(Provided entries Opens)

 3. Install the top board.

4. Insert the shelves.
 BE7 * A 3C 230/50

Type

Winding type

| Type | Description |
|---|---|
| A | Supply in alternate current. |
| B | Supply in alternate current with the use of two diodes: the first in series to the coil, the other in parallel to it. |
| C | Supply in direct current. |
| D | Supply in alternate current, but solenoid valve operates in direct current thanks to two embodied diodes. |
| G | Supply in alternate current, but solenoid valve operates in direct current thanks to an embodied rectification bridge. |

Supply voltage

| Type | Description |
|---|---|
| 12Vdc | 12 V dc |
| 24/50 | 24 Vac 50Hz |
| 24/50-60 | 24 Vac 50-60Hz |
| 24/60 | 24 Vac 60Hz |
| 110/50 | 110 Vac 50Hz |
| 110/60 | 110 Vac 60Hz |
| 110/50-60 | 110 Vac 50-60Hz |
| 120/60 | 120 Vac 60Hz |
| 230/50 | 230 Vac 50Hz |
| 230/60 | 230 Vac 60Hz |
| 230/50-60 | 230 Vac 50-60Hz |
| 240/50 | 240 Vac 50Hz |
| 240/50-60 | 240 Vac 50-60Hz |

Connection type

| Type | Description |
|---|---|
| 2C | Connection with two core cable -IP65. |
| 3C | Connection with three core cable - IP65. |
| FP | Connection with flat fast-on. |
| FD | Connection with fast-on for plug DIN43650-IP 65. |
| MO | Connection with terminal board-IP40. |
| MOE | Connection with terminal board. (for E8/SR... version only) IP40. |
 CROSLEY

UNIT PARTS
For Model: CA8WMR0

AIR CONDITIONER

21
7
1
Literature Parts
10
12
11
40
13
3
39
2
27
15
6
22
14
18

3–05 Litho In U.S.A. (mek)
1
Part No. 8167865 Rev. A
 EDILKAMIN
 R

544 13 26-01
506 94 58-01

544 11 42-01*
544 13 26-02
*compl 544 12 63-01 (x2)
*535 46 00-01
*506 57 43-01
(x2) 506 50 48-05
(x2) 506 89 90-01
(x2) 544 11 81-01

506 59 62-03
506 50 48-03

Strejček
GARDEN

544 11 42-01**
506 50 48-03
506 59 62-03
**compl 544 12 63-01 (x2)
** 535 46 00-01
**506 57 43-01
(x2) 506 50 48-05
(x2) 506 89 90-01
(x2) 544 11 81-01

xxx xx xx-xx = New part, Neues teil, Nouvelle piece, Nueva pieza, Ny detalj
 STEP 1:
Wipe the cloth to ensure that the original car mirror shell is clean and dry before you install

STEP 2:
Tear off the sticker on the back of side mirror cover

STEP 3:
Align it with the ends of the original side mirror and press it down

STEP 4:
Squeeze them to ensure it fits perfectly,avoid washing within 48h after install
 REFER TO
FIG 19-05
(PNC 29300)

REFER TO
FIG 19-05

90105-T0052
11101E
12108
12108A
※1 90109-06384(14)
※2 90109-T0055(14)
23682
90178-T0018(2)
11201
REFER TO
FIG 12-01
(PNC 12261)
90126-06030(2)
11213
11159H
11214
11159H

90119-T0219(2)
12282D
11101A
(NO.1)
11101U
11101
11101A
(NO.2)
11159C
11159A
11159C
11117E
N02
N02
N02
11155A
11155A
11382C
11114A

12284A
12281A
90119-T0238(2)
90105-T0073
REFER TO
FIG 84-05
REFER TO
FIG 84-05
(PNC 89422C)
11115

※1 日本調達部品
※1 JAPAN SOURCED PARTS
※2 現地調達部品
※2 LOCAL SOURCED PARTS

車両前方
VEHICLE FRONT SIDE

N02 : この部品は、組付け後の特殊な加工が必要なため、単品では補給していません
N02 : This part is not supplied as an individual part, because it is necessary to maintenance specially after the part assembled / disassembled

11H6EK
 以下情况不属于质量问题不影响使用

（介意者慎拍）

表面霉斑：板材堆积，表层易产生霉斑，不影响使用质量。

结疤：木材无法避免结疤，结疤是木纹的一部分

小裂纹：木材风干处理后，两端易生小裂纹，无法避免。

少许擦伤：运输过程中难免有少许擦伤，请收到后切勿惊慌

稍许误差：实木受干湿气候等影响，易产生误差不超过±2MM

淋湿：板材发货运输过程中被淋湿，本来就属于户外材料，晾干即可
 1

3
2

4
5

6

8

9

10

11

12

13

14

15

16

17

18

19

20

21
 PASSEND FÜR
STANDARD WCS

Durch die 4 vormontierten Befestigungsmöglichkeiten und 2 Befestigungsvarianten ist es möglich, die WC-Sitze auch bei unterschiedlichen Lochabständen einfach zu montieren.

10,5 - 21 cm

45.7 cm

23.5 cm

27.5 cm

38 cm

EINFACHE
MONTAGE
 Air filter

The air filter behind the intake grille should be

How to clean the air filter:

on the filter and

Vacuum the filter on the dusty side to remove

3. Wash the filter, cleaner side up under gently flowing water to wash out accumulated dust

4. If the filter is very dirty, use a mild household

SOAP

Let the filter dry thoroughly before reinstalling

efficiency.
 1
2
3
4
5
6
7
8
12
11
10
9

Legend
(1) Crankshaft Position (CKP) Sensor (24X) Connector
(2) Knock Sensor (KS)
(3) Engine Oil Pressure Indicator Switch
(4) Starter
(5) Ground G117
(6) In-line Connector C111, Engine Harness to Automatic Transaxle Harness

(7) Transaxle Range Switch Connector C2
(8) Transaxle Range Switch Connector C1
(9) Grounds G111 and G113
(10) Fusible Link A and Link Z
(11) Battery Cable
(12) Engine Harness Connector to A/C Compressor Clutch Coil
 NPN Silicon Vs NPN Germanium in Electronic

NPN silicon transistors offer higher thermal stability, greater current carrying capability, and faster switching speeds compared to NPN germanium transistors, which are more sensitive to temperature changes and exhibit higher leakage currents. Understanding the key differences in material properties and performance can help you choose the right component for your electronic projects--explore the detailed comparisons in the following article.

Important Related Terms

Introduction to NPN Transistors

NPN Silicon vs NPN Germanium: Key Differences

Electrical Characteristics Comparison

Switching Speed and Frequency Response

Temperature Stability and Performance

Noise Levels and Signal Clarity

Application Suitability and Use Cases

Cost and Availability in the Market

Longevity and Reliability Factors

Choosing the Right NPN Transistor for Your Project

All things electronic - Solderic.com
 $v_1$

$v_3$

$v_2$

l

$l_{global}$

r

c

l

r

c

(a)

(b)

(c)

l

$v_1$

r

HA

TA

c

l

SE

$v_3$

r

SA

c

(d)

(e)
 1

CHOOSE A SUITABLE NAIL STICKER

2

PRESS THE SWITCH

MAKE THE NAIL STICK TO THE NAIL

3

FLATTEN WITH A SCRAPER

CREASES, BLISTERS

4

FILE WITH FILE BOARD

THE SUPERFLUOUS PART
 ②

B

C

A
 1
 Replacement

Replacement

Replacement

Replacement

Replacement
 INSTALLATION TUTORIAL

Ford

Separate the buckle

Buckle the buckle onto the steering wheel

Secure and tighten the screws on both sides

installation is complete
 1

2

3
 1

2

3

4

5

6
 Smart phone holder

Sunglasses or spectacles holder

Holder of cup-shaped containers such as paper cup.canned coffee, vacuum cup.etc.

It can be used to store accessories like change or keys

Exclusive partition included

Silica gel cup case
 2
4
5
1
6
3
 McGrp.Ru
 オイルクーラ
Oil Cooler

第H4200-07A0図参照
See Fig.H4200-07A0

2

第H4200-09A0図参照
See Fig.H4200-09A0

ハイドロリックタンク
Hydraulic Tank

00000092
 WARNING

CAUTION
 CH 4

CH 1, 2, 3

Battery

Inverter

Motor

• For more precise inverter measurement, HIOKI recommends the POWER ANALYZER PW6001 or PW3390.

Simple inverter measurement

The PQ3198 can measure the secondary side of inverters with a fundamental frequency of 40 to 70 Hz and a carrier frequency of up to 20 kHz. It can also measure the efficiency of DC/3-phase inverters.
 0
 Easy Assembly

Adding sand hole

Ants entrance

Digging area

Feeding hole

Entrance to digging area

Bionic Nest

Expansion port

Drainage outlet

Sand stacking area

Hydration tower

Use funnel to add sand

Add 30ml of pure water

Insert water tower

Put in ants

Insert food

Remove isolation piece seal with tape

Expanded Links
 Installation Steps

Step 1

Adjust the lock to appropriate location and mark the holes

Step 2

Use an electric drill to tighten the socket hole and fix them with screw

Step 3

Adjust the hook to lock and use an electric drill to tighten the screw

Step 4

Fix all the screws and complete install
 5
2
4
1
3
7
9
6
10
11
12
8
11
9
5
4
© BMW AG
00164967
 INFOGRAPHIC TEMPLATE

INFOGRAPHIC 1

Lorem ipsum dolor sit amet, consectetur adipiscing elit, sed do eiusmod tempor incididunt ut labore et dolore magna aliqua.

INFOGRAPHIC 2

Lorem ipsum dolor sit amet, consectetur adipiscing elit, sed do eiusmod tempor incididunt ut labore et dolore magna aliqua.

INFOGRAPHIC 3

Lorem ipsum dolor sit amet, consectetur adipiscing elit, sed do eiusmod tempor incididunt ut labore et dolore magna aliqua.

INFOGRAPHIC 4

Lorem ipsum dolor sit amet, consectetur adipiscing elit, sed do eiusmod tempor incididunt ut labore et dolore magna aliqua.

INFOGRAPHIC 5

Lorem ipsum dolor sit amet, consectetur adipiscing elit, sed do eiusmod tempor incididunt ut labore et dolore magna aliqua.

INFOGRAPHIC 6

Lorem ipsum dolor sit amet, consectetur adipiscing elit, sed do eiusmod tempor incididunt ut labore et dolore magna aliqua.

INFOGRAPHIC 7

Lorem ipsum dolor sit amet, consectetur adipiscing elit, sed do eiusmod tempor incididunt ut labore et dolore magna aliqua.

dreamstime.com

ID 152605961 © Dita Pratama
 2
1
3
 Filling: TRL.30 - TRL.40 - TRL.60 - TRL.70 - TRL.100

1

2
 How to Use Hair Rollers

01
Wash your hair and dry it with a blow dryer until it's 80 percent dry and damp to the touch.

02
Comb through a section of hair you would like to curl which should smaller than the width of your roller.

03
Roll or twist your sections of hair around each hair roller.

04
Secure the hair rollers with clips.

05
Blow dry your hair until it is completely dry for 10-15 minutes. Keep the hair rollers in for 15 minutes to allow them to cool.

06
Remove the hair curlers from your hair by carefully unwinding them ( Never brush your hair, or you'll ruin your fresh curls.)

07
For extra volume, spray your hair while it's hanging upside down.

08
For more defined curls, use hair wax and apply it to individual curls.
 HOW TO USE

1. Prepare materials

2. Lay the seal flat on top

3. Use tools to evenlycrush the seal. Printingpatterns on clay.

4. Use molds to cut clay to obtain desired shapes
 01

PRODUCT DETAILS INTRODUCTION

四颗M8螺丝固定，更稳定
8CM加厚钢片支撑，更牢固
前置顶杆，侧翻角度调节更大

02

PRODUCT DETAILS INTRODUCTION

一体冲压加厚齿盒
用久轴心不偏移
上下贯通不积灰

(Provided entries Closes)

Task goal
Some lines above contain the word "thanks". Copy each of them.

Output of the task
| D | Supply in alternate current, but solenoid valve operates in direct current thanks to two embodied diodes. |
| G | Supply in alternate current, but solenoid valve operates in direct current thanks to an embodied rectification bridge. |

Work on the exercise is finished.